A primeira relação da criança com o mundo processa-se principalmente a um nível sensorial – cheiros, sons, imagens, temperaturas, texturas, etc. Estas sensações derivam do contacto com, entre várias outras coisas, objectos, alimentos e principalmente das pessoas com quem se relacionam habitualmente. É nesta relação que a criança desenvolve uma noção, ainda um pouco abstracta, de segurança, conforto, e começa a conhecer o próprio corpo e os próprios desejos, e durante este processo as experiências podem ser sentidas de uma forma que se poderia descrever como espectro entre gratificantes e aterrorizadoras. Uma vez que a criança está numa fase em que praticamente todos os estímulos são sentidos como algo novo e não há propriamente um processamento cognitivo das vivências, a curiosidade pelo funcionamento das coisas apenas começa a desenvolver-se por volta dos 3/4 anos – a idade dos porquês! – e concomitantemente começa a desenvolver-se a capacidade de as questionar, que será bastante trabalhada com a entrada na escola aos 5/6 anos.

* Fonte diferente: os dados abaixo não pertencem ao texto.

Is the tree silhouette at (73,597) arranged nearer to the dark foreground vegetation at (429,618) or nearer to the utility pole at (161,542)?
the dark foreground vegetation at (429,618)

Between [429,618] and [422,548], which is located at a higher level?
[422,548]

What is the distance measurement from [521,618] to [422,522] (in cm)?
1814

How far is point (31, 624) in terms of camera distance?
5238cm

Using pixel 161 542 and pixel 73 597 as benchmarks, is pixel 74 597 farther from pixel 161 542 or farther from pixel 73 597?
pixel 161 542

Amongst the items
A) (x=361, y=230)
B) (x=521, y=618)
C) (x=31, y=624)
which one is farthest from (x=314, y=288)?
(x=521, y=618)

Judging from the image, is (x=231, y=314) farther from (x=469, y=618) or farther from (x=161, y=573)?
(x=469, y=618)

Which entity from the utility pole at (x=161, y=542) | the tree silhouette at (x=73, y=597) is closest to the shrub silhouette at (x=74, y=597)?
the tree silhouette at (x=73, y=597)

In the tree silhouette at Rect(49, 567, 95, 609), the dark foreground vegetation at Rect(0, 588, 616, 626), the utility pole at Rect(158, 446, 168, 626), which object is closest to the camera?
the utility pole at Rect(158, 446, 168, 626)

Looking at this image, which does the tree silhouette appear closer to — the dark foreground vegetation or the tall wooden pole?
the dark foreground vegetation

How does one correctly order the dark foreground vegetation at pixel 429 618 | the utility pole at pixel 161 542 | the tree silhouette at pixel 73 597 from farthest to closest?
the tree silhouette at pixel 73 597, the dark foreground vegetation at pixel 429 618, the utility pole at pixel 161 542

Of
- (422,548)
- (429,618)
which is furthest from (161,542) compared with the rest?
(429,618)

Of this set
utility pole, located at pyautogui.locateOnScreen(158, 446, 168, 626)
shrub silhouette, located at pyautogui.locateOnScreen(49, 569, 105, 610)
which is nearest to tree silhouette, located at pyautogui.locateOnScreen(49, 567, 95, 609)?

 Poder-se-ia comparar esta evolução como um primeiro treino de futebol em que na primeira parte a criança vai brincar livremente com uma bola e no intervalo o treinador ajuda-a a pensar nas coisas que fez. É neste momento de avaliação que a criança toma uma maior consciência do que sentiu e agiu durante a brincadeira e, da mesma forma, é na escola que a criança ao ser estimulada cognitivamente que será confrontada com as emoções das vivências que fazem parte da sua pequena história de vida.

Por vezes algumas vivências da criança estão para lá daquilo que ainda tem capacidade de compreender, outras provocarão sensações e emoções fortes demais para aquilo que estaria preparada para tolerar, e este choque entre as suas capacidades e as suas vivências provoca sofrimento na criança, ao qual cada criança irá reagir de formas diferentes consoante a sua personalidade e é nesta reacção que se podem observar estratégias eficazes de adaptação ou sintomas de sofrimento emocional.

Os sintomas emocionais – dificuldades de concentração, ansiedade motora, medo do contacto social, etc. -, em contexto escolar, provocam dificuldades no processo de aprendizagem e a evolução académica da criança pode ser comprometida. A maioria das dificuldades escolares das crianças são uma consequência de sofrimento emocional, e não são distúrbios cognitivos inatos – o sintoma é uma causa de sofrimento, e não uma consequência. Para a comunidade escolar é importante ter em conta esta questão porque determina a forma como se vai olhar para a criança – ou uma criança doente que precisa de ser curada, ou uma criança que está a sofrer e precisa de ajuda.

O apoio a um aluno que manifeste sinais de sofrimento emocional deve ser diagnosticado por um especialista em saúde mental, uma vez que é bastante frequente incorrer-se apenas por um tratamento farmacológico e muitas vezes incorrecto. Uma criança que não consegue compreender o que está a sentir necessita de alguém que a ajude nessa tarefa, e não de alguém que a drogue para não incomodar.

Na escola serão os professores e auxiliares as pessoas que, dado o tempo que contactam com a criança, terão oportunidade de detectar sinais de alerta nas crianças, sendo os mais frequentes:

  • Dificuldade constante em manter a concentração (não confundir com distracções pontuais, é normal uma criança não conseguir estar um dia inteiro com paciência para estar focada num quadro!);
  • Recusa no contacto com os colegas;
  • Dificuldade em expressar por palavras os sentimentos;
  • Agressividade para com os colegas e adultos;
  • Atitude de pouco interesse nas matérias e nas brincadeiras;
  • Incapacidade em manter o olhar na conversa com as pessoas;
  • Episódios de choro compulsivo sem causa aparente;
  • Perda do controlo dos esfíncteres ao iniciar as aulas.

Estes elementos não devem ser interpretados individualmente nem considerados sinais de alerta imediata se apenas forem episódios esporádicos, principalmente no primeiro trimestre de escola, uma vez que é normal existir um período de adaptação a novos contextos. Caso sejam observados num contexto cuja avaliação suscite alerta para o adulto, deve iniciar-se um contacto com os pais para compreender se a reacção da criança se refere a um evento em particular e, caso necessário, fazer o encaminhamento para um profissional especializado em crianças – pediatra da criança, psicólogo ou pedopsiquiatra.